You may have already heard of QROPS, which stands for Qualifying Recognised Overseas Pension Scheme, and it has become a popular scheme since it was first introduced in 2006. QROPS is recognised by HMRC, which contributes to its popularity, and it comes with a lot of benefits for individuals who are thinking of moving overseas or those who are already expatriates. But even if you have already heard of QROPS and you have an idea of what its benefits are and what it can do for you, all the jargon surrounding it can be quite complicated. But if you are an expat and you qualify for it, it may be worth your while learning more about QROPS and its advantages. Here’s your complete guide to QROPS – and how it can benefit you.
Benefits on taxes
In a QROPS, you should know that your contributions and pension fund will not be subject to income tax or capital gains tax. Additionally, different kinds of QROPS allow you to take out or withdraw as much as 30% of your pension without any taxation, as a lump sum, which is 5% more than what you could withdraw with an ordinary pension in the United Kingdom.
If the jurisdiction where you live allows it, you can get your gross QROPS income paid out as you are only responsible for your local taxes. It is fair to say that in different countries, QROPS income can be structured and arranged so that you will not have to pay any taxes each year, or at least, pay less, as opposed to your standard state UK pension taxes. Offshore funds also qualify under this, and you may then access this wherever you reside. You should also know that pension income classified with a QROPS is classified as a foreign pension, so if you return to the UK, only around 90% of the QROPS income is taxable.
Benefits on retirement
If you take advantage of a QROPS, you may be able to retire much earlier than would be possible if you were merely in the United Kingdom, and you will also be able to access your pension fund. To make this clearer: even if you were only 55 years of age, you could already receive your fund depending on your individual situation or circumstances (such as having ill health or a health condition). There are even some QROPS which allow you to access your funds from 50 years of age.
Benefits on inheritance
Here’s another benefit of QROPS – if you decide to transfer the pension funds you have to a QROPS, you have the option to nominate a beneficiary, which makes transferring your wealth a much easier and quicker process. There aren’t as many restrictions compared to UK regulations where the age difference between a husband and wife or vice versa can lead to a reduction in the pension of the spouse.

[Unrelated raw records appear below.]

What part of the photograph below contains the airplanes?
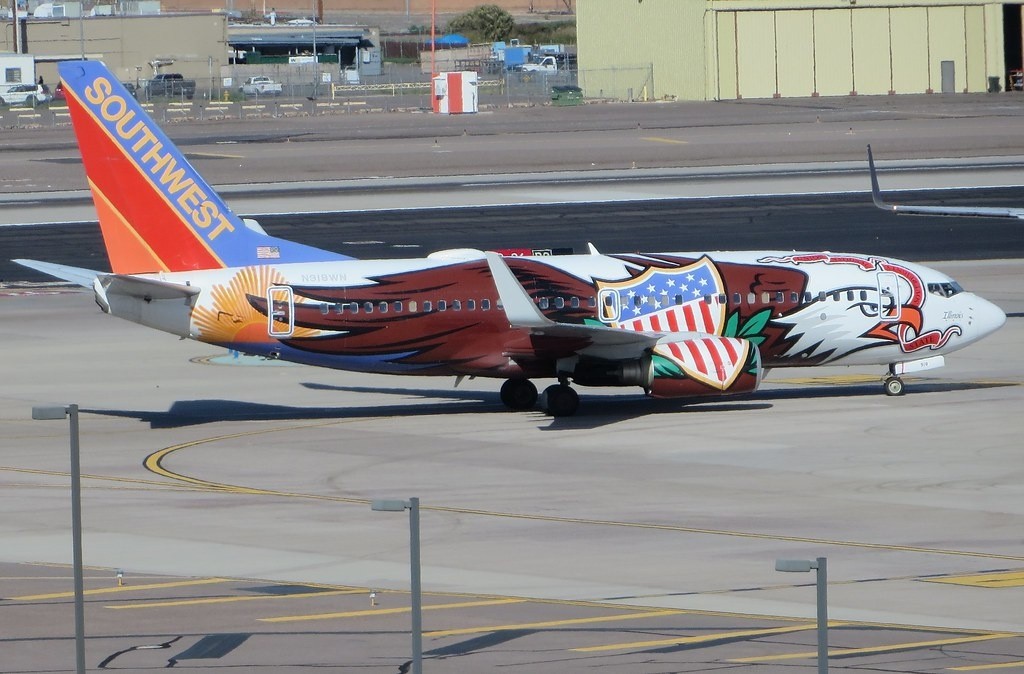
[7,59,1009,419]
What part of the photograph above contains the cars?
[123,83,137,99]
[53,81,65,100]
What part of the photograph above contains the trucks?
[521,56,578,77]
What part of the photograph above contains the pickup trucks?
[146,73,196,100]
[239,75,283,97]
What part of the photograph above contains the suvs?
[0,82,53,109]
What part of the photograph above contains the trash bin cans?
[345,66,360,84]
[552,86,584,107]
[988,76,1001,93]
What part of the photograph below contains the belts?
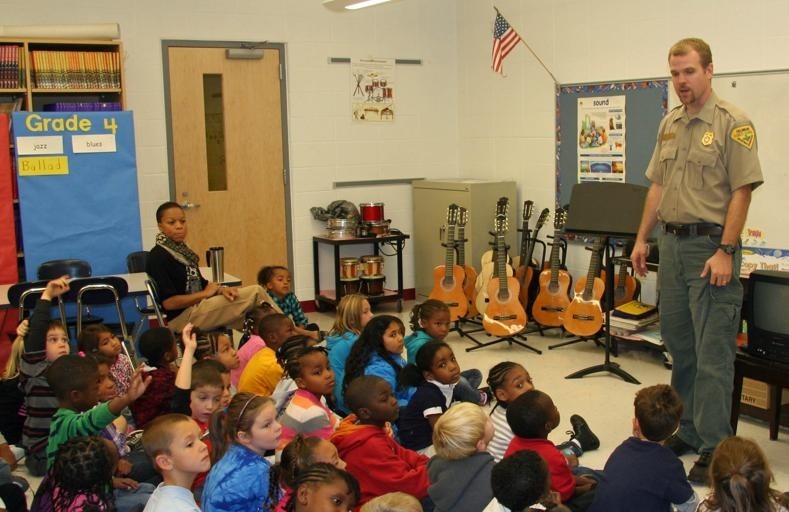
[666,223,723,237]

Also, if you pass away and you are classified as a non-United Kingdom resident, and you have been one for over five consecutive years, your surviving family can receive the remaining balance of your QROPS without any death taxes. In the UK, a death benefit tax of 55% is deducted when it comes to pension funds, but a QROPS does not fall under this ruling. Nor does a QROPS fall under inheritance taxes, which can go up to as much as 82%.
Of course, choosing a QROPS is a delicate matter, especially if you do not know much about it. You have to ensure that you choose wisely and with the best advice, the same as selecting the best recommendations in regards to your other options for pensions for expats. But at the end of the day, if you have the proper guidance, you can receive the full benefits of any scheme, QROPS or otherwise.